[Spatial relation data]
======
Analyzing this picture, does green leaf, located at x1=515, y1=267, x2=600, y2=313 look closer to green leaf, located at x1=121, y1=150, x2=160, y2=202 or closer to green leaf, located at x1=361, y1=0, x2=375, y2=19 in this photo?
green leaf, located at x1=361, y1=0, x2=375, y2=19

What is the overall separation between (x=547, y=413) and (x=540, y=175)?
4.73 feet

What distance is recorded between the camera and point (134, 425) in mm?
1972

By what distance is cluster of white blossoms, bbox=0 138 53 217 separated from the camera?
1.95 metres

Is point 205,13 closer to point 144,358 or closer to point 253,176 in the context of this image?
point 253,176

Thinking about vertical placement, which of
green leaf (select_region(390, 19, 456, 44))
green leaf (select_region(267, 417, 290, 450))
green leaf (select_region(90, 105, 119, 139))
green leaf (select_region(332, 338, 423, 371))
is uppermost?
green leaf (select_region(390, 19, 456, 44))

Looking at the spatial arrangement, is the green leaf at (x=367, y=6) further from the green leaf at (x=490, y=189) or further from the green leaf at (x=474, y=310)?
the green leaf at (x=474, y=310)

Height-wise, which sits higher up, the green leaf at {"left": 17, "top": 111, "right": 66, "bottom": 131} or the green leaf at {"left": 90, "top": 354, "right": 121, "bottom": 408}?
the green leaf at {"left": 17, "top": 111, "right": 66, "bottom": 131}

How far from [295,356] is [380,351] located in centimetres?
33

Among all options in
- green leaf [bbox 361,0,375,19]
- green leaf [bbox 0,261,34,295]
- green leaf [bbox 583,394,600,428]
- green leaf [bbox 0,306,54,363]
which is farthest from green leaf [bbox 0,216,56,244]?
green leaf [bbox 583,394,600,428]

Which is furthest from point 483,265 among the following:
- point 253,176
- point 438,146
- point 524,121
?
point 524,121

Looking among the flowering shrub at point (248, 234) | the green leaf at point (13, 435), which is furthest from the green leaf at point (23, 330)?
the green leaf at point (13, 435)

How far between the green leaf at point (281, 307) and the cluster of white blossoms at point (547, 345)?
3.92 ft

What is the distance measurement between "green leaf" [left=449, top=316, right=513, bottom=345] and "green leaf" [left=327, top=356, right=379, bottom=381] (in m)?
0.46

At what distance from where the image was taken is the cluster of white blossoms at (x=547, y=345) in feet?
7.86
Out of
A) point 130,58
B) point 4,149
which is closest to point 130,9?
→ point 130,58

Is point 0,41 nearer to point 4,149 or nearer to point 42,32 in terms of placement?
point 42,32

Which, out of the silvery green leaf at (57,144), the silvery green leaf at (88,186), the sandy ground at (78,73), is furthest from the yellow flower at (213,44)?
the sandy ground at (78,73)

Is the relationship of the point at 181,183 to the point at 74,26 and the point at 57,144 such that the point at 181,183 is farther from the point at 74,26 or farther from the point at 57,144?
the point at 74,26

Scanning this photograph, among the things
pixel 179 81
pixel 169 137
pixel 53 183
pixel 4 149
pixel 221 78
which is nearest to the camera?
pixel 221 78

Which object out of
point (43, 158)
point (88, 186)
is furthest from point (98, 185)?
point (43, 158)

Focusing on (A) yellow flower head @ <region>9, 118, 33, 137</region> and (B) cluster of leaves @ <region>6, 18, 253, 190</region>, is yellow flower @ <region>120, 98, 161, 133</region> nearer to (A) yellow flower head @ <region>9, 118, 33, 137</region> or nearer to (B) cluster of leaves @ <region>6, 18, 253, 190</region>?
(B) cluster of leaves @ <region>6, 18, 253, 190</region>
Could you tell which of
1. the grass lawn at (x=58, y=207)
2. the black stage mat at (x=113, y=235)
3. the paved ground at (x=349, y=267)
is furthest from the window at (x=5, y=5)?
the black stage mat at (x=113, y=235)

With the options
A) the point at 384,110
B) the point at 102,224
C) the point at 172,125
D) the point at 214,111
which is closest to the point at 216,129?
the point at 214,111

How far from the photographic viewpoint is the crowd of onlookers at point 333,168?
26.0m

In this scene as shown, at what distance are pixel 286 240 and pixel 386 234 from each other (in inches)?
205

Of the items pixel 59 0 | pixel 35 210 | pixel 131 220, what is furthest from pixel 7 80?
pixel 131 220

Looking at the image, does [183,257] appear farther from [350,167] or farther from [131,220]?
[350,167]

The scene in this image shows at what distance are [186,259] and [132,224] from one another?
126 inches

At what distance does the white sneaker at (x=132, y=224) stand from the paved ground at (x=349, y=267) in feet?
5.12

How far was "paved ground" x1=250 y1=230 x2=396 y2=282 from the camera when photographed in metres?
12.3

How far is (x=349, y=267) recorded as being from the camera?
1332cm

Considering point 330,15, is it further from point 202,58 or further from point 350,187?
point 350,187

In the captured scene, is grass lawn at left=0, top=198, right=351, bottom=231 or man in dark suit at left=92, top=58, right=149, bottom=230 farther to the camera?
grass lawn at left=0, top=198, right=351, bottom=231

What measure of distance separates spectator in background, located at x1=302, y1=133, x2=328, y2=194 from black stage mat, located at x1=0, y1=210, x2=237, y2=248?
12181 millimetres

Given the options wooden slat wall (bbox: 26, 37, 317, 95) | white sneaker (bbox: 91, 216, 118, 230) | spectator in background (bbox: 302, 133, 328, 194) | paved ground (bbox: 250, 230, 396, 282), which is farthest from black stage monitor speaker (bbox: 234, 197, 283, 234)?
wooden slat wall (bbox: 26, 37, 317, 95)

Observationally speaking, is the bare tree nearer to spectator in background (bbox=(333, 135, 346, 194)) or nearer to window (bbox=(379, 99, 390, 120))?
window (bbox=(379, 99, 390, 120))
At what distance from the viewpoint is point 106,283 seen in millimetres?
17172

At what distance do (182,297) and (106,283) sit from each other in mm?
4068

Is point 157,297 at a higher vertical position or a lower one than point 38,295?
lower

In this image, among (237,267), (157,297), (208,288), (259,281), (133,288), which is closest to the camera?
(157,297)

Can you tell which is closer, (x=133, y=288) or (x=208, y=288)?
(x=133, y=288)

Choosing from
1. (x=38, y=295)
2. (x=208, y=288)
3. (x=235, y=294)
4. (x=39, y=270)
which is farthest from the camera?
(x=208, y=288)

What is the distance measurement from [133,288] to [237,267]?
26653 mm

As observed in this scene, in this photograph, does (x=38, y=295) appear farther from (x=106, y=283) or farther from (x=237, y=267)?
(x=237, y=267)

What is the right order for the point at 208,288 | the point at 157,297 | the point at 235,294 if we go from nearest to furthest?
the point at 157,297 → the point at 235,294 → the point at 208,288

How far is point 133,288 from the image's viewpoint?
======
[What you should do] Retype all of the entries precisely as they are.

[Complete answer]
Analyzing this picture, does green leaf, located at x1=515, y1=267, x2=600, y2=313 look closer to green leaf, located at x1=121, y1=150, x2=160, y2=202 or closer to green leaf, located at x1=361, y1=0, x2=375, y2=19 in this photo?
green leaf, located at x1=361, y1=0, x2=375, y2=19

What is the overall separation between (x=547, y=413) and (x=540, y=175)?
4.73 feet

What distance is recorded between the camera and point (134, 425) in mm?
1972

By what distance is cluster of white blossoms, bbox=0 138 53 217 separated from the camera?
1.95 metres

Is point 205,13 closer to point 144,358 or closer to point 253,176 in the context of this image?
point 253,176

Thinking about vertical placement, which of
green leaf (select_region(390, 19, 456, 44))
green leaf (select_region(267, 417, 290, 450))
green leaf (select_region(90, 105, 119, 139))
green leaf (select_region(332, 338, 423, 371))
is uppermost?
green leaf (select_region(390, 19, 456, 44))

Looking at the spatial arrangement, is the green leaf at (x=367, y=6) further from the green leaf at (x=490, y=189) or further from the green leaf at (x=474, y=310)?
the green leaf at (x=474, y=310)

Height-wise, which sits higher up, the green leaf at {"left": 17, "top": 111, "right": 66, "bottom": 131} or the green leaf at {"left": 90, "top": 354, "right": 121, "bottom": 408}?
the green leaf at {"left": 17, "top": 111, "right": 66, "bottom": 131}

How far from [295,356] is [380,351] located in centimetres?
33

Among all options in
- green leaf [bbox 361,0,375,19]
- green leaf [bbox 0,261,34,295]
- green leaf [bbox 583,394,600,428]
- green leaf [bbox 0,306,54,363]
which is farthest from green leaf [bbox 0,216,56,244]?
green leaf [bbox 583,394,600,428]

Which is furthest from point 483,265 among the following:
- point 253,176
- point 438,146
- point 524,121
?
point 524,121

Looking among the flowering shrub at point (248, 234) | the green leaf at point (13, 435), which is furthest from the green leaf at point (23, 330)?
the green leaf at point (13, 435)

How far between the green leaf at point (281, 307) and the cluster of white blossoms at point (547, 345)?
3.92 ft

What is the distance measurement between "green leaf" [left=449, top=316, right=513, bottom=345] and "green leaf" [left=327, top=356, right=379, bottom=381] (in m)?
0.46

At what distance from where the image was taken is the cluster of white blossoms at (x=547, y=345) in feet?
7.86
Out of
A) point 130,58
B) point 4,149
which is closest to point 130,9?
→ point 130,58

Is point 0,41 nearer to point 4,149 or nearer to point 42,32 in terms of placement?
point 42,32

Which, out of the silvery green leaf at (57,144), the silvery green leaf at (88,186), the sandy ground at (78,73), is furthest from the yellow flower at (213,44)?
the sandy ground at (78,73)

Is the relationship of the point at 181,183 to the point at 74,26 and the point at 57,144 such that the point at 181,183 is farther from the point at 74,26 or farther from the point at 57,144?
the point at 74,26

Scanning this photograph, among the things
pixel 179 81
pixel 169 137
pixel 53 183
pixel 4 149
pixel 221 78
which is nearest to the camera?
pixel 221 78

Which object out of
point (43, 158)
point (88, 186)
is furthest from point (98, 185)?
point (43, 158)

Focusing on (A) yellow flower head @ <region>9, 118, 33, 137</region> and (B) cluster of leaves @ <region>6, 18, 253, 190</region>, is yellow flower @ <region>120, 98, 161, 133</region> nearer to (A) yellow flower head @ <region>9, 118, 33, 137</region> or nearer to (B) cluster of leaves @ <region>6, 18, 253, 190</region>?
(B) cluster of leaves @ <region>6, 18, 253, 190</region>
Could you tell which of
1. the grass lawn at (x=58, y=207)
2. the black stage mat at (x=113, y=235)
3. the paved ground at (x=349, y=267)
is furthest from the window at (x=5, y=5)?
the black stage mat at (x=113, y=235)

With the options
A) the point at 384,110
B) the point at 102,224
C) the point at 172,125
D) the point at 214,111
which is closest to the point at 216,129?
the point at 214,111

How far from the photographic viewpoint is the crowd of onlookers at point 333,168?
26.0m

In this scene as shown, at what distance are pixel 286 240 and pixel 386 234 from each other (in inches)?
205

Of the items pixel 59 0 | pixel 35 210 | pixel 131 220, what is furthest from pixel 7 80?
pixel 131 220

Looking at the image, does [183,257] appear farther from [350,167] or farther from [131,220]?
[350,167]

The scene in this image shows at what distance are [186,259] and [132,224] from one another?
126 inches

At what distance does the white sneaker at (x=132, y=224) stand from the paved ground at (x=349, y=267) in feet?
5.12

How far was "paved ground" x1=250 y1=230 x2=396 y2=282 from the camera when photographed in metres?
12.3

How far is (x=349, y=267) recorded as being from the camera?
1332cm

Considering point 330,15, is it further from point 202,58 or further from point 350,187?
point 350,187

In the captured scene, is grass lawn at left=0, top=198, right=351, bottom=231 or man in dark suit at left=92, top=58, right=149, bottom=230 farther to the camera?
grass lawn at left=0, top=198, right=351, bottom=231

What measure of distance separates spectator in background, located at x1=302, y1=133, x2=328, y2=194 from black stage mat, located at x1=0, y1=210, x2=237, y2=248?
12181 millimetres

Given the options wooden slat wall (bbox: 26, 37, 317, 95) | white sneaker (bbox: 91, 216, 118, 230) | spectator in background (bbox: 302, 133, 328, 194) | paved ground (bbox: 250, 230, 396, 282), which is farthest from black stage monitor speaker (bbox: 234, 197, 283, 234)?
wooden slat wall (bbox: 26, 37, 317, 95)

Observationally speaking, is the bare tree nearer to spectator in background (bbox=(333, 135, 346, 194)) or nearer to window (bbox=(379, 99, 390, 120))?
window (bbox=(379, 99, 390, 120))
At what distance from the viewpoint is point 106,283 seen in millimetres?
17172

At what distance do (182,297) and (106,283) sit from each other in mm?
4068

Is point 157,297 at a higher vertical position or a lower one than point 38,295?
lower

In this image, among (237,267), (157,297), (208,288), (259,281), (133,288), which is closest to the camera?
(157,297)

Can you tell which is closer, (x=133, y=288) or (x=208, y=288)?
(x=133, y=288)

Choosing from
1. (x=38, y=295)
2. (x=208, y=288)
3. (x=235, y=294)
4. (x=39, y=270)
which is farthest from the camera?
(x=208, y=288)

What is the distance measurement from [133,288] to [237,267]?
26653 mm

As observed in this scene, in this photograph, does (x=38, y=295) appear farther from (x=106, y=283) or farther from (x=237, y=267)?
(x=237, y=267)

What is the right order for the point at 208,288 | the point at 157,297 | the point at 235,294 if we go from nearest to furthest?
the point at 157,297 → the point at 235,294 → the point at 208,288

How far is point 133,288 from the image's viewpoint?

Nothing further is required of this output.